• _WHAT YOU HAVE TO DO_
Copy the records word for word, starting at the beginning and going through the line that contains "458 centimetres".

[Spatial reasoning records]
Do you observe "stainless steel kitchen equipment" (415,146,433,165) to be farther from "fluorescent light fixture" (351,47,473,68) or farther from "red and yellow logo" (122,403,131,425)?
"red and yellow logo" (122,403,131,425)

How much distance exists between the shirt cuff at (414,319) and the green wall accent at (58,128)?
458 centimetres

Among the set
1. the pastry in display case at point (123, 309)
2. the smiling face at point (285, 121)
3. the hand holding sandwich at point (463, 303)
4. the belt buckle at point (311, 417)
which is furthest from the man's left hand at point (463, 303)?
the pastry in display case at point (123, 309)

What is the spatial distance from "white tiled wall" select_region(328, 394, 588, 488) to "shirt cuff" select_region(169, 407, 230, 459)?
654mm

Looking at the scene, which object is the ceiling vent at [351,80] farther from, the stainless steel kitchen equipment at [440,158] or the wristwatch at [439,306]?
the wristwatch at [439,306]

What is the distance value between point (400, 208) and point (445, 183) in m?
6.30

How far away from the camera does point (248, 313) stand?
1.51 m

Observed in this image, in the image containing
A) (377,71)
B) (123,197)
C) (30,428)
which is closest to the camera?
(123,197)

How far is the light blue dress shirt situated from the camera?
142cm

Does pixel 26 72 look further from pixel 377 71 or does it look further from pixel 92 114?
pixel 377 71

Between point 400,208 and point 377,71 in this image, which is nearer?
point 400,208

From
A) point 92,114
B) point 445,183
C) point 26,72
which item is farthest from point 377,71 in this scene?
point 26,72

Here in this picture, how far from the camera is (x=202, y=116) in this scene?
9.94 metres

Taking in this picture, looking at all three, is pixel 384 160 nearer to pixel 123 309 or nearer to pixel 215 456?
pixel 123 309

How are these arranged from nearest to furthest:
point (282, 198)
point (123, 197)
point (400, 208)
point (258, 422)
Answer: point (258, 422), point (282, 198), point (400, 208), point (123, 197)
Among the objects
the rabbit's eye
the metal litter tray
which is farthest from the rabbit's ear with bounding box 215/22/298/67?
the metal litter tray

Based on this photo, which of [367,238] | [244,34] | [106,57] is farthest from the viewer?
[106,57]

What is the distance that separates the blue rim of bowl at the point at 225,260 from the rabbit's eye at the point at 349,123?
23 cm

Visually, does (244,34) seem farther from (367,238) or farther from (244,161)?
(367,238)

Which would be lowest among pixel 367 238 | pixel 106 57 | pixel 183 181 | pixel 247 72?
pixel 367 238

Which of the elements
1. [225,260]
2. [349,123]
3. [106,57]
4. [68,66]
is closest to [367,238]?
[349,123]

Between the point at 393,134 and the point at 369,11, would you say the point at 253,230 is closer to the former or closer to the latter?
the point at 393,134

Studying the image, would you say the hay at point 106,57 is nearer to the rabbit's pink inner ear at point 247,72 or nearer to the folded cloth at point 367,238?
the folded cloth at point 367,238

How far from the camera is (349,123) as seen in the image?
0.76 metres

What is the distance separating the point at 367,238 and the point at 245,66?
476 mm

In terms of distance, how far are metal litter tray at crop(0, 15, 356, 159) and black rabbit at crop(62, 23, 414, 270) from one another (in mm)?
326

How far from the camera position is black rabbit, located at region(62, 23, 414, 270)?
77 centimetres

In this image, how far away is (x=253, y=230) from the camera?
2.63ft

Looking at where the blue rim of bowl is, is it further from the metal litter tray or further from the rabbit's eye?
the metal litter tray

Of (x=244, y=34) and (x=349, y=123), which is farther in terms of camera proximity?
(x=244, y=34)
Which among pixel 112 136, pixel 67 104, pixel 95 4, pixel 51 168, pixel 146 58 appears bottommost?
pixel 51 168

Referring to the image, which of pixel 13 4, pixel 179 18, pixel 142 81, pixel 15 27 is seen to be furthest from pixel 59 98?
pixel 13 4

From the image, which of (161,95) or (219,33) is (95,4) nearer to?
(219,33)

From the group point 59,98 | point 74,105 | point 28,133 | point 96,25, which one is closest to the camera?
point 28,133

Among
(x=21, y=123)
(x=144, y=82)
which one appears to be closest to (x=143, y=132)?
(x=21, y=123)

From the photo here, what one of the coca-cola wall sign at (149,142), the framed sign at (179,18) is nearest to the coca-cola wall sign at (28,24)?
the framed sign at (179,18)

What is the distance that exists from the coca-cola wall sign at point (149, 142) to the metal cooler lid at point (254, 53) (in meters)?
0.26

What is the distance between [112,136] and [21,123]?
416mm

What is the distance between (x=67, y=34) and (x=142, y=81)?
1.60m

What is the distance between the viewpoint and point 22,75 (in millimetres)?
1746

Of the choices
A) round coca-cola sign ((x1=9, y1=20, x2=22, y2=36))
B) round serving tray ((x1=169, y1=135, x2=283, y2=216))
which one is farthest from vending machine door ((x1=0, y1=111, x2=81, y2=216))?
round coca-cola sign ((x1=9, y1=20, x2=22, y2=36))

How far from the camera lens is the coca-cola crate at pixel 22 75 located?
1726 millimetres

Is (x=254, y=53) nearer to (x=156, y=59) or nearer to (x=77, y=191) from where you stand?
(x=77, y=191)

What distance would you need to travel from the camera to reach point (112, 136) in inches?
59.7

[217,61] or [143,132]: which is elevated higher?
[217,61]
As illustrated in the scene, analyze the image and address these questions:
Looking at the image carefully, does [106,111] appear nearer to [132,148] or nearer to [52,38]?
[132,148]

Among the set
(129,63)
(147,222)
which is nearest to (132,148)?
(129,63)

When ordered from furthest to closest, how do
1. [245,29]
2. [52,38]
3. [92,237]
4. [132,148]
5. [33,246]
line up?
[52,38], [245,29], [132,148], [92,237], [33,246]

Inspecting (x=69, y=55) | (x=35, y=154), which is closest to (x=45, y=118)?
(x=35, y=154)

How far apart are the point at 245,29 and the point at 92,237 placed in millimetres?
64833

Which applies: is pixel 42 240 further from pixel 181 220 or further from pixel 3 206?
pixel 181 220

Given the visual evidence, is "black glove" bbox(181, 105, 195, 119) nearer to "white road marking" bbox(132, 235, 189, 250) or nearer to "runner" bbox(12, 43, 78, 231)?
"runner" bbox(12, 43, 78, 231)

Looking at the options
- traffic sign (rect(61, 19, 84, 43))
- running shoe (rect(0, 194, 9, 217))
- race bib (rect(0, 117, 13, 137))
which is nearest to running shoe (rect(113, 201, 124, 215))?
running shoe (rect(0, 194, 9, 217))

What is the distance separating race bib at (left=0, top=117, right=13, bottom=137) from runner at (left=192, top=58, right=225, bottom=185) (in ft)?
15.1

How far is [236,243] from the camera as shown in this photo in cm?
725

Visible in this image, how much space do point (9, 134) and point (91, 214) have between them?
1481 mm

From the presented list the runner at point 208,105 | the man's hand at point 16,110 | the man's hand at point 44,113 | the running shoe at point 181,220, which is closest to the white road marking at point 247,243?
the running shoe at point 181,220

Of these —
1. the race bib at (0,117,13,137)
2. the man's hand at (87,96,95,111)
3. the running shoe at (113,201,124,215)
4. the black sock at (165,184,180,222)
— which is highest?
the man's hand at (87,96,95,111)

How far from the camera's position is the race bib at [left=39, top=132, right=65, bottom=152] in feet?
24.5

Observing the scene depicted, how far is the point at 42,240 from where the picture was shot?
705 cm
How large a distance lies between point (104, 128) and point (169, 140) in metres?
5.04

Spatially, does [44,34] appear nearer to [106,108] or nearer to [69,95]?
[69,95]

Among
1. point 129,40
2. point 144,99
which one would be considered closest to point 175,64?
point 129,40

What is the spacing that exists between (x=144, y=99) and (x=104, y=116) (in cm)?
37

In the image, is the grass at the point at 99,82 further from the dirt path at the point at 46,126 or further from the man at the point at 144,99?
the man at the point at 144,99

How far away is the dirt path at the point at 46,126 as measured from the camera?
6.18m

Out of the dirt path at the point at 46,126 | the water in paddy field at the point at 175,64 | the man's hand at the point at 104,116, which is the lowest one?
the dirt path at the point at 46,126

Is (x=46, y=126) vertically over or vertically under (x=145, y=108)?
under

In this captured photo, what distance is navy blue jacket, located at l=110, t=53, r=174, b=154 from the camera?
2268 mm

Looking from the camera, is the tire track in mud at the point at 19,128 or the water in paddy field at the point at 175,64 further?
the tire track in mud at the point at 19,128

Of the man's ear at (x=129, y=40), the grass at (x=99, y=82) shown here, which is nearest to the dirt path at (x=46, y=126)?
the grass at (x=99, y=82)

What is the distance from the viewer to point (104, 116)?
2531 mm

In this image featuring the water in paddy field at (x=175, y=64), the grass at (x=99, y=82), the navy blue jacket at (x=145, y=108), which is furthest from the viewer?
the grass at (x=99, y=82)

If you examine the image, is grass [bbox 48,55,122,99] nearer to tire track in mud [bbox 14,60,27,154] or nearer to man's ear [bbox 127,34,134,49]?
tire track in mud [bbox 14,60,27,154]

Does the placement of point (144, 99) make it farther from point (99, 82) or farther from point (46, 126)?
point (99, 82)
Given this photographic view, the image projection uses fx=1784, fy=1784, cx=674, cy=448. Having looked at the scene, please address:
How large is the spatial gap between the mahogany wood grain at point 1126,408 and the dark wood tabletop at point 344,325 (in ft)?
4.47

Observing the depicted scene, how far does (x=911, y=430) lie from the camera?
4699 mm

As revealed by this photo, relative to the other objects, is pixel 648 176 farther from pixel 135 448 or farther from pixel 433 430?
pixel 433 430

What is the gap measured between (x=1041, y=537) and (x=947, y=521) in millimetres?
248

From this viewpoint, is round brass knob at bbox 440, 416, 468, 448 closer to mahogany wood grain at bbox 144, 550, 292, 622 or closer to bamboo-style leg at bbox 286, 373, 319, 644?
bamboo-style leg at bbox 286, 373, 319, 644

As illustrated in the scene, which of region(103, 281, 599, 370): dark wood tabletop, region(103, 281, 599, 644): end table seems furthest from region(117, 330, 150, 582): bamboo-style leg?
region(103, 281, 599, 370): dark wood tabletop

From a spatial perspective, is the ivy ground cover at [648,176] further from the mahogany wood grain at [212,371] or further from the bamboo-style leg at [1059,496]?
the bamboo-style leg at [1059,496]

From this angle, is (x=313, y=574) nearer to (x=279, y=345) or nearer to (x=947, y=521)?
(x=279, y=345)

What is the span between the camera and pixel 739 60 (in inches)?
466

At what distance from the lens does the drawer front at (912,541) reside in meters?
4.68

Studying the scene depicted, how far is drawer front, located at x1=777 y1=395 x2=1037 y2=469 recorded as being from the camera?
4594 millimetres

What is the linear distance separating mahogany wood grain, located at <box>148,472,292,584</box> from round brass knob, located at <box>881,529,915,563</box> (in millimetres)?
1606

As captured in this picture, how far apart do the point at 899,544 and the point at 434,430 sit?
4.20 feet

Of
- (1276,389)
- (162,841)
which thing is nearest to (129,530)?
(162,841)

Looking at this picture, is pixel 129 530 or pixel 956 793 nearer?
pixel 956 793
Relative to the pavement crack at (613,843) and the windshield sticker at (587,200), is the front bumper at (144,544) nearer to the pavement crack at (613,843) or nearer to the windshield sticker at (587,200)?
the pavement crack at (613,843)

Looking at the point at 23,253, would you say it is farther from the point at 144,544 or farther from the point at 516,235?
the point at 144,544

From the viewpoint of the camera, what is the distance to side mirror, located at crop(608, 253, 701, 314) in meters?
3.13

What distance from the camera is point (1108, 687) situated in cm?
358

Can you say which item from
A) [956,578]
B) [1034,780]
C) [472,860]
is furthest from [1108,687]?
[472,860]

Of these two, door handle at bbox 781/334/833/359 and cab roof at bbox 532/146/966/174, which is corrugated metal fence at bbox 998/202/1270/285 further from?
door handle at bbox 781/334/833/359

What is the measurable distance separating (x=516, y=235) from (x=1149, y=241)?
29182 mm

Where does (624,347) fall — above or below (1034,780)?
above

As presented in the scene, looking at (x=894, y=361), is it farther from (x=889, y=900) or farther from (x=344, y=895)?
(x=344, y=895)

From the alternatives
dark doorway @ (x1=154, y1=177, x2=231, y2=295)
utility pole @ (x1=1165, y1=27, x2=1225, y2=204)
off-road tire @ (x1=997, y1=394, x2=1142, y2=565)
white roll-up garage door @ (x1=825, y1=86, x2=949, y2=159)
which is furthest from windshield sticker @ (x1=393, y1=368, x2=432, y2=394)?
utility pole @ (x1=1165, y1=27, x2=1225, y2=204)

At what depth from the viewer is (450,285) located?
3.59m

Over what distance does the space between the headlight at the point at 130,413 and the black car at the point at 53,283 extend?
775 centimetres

• _EXERCISE SOLUTION_
Do you observe "stainless steel kitchen equipment" (415,146,433,165) to be farther from "fluorescent light fixture" (351,47,473,68) or farther from "red and yellow logo" (122,403,131,425)?
"red and yellow logo" (122,403,131,425)

How much distance exists between the shirt cuff at (414,319) and the green wall accent at (58,128)?
458 centimetres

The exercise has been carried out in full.